Several experiments have been conducted where the authors gave results: (i) on improvements of recall and precision results when STEM is used upon a classifier like Duke or Silk; (ii) how the low dependency of STEM on size of the training set and (iii) how effective may be STEM in the context of knowledge bases generation. In total three datasets have been used: FEIII2016 challenge, DOREMUS and 3cixty dataset.
The paper is well written and all the needed notions are explained. However, this paper needs improvements at different points:
1- the theoretical contribution should be clarified, enriched and/or better explained
2- clarify the assumptions concerning the considered data linking problem: the Open/Closed world assumption? The unique name assumption? The ontology mapping problem, is it considered as solved, if not, how do you deal with? how the possible set of property mappings are used? Is the existence of an ontology is needed?
3- does the approach consider object properties? Is there any decision propagation? this needs a comparison with existing approaches (like Dong et al. 2005, Sais et al. 2009, Al-Bakri et al. 2016, etc.). What’s about the inverse side of the properties?
4- the scalability of the approach is not discussed at all. When in the LOD we are managing datasets of millions of triples (Dbpedia, yago, …) the datasets that are used do not exceed a thousand of instances. What’s about runtime?
General comments:
(1) originality: the problem of finding the good threshold exists since the problem of data reconciliation (record linkage) has been formalised, i.e., since Fellegi and Sunter work. The idea of using stacking approach to deal with this problem seems to be original.

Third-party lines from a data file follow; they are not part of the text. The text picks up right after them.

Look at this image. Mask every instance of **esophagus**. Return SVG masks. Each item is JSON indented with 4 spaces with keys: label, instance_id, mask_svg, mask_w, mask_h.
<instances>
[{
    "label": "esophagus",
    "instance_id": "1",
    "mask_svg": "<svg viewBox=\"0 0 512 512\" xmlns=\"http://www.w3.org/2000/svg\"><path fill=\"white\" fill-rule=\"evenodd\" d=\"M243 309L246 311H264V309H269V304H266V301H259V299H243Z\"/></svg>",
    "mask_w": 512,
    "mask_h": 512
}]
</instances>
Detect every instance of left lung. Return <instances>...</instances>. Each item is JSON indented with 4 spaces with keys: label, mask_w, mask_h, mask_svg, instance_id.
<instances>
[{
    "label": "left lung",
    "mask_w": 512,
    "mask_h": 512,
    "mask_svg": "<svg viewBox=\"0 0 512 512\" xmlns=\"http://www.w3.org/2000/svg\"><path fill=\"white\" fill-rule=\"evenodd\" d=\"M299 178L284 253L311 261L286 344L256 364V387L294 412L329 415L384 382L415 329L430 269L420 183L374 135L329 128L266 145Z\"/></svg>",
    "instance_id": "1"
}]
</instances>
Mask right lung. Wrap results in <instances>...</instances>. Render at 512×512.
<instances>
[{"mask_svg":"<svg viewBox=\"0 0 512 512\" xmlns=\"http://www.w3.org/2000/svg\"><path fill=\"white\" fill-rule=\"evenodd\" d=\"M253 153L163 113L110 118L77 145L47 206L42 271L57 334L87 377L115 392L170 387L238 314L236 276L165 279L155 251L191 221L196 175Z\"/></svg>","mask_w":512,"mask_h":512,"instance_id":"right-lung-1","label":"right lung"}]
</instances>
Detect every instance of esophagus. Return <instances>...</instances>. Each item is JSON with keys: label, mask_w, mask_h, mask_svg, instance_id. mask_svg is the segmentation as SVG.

(2) significance of the results: in an experimental point of view, the authors showed on different datasets the effectiveness of their approach. However, in the theoretical side, the real contributions are not easily identifiable. To some extent, a part from using existing works and putting them together to achieve the data linking task, one can ask what are the scientific challenge that are dealt with in this paper. May be, by giving detailed algorithms may help to appreciate the difficulty of the problem that is tackled and the relevance of the proposed solution.
(3) quality of writing : I found the paper well written and easy to read. All the needed basic notions are introduced and well explained. The experiments are well commented and discussed.
Detailed comments:
Section 2: When the authors give a classification of the existing work “By taking into account the matching method, …. “ they should give references for each category of work. In the related work, the authors should clearly position their work in regard to existing ones.
Section 3 : from the formalisation given by Fellegi and Sunter, they also considered the “unmach” decisions? Why you do not consider them as a problem? Since you are using a kind of blocking, then you are interested in unmach decisions …?
Section 4 : The six items explain how the STEM works. Figure 2, depicts the different steps. However, only the three first are depicted and the blocking is not listed in the six steps? The image should be clarified.
Subsection 4.2 :
The probabilistic model is similar than the one used by Fellegi and Sunter, if not, a theoretical comparison is needed.
I think there is an error when you say “Finally, assuming that, a priori, P(Match) = P(No Match)”. It should be “ P(Match) = 1- P(No Match)”.
sub-section 5.1: the size of the datasets should be given.
sub-section 5.2: the value of pi, ri and fi are they corresponding to the best value obtained for the best threshold? or an average? this should be clarified.
Section 6: the experiments should be enriched by:
1- compare Duke and STEM-NB on DOREMUS
2- whey in FFIEC the dataset LIE is not used?
Example of features (N) should be given for each dataset.
Miner remark:
The title of the reference 27 is not given.
|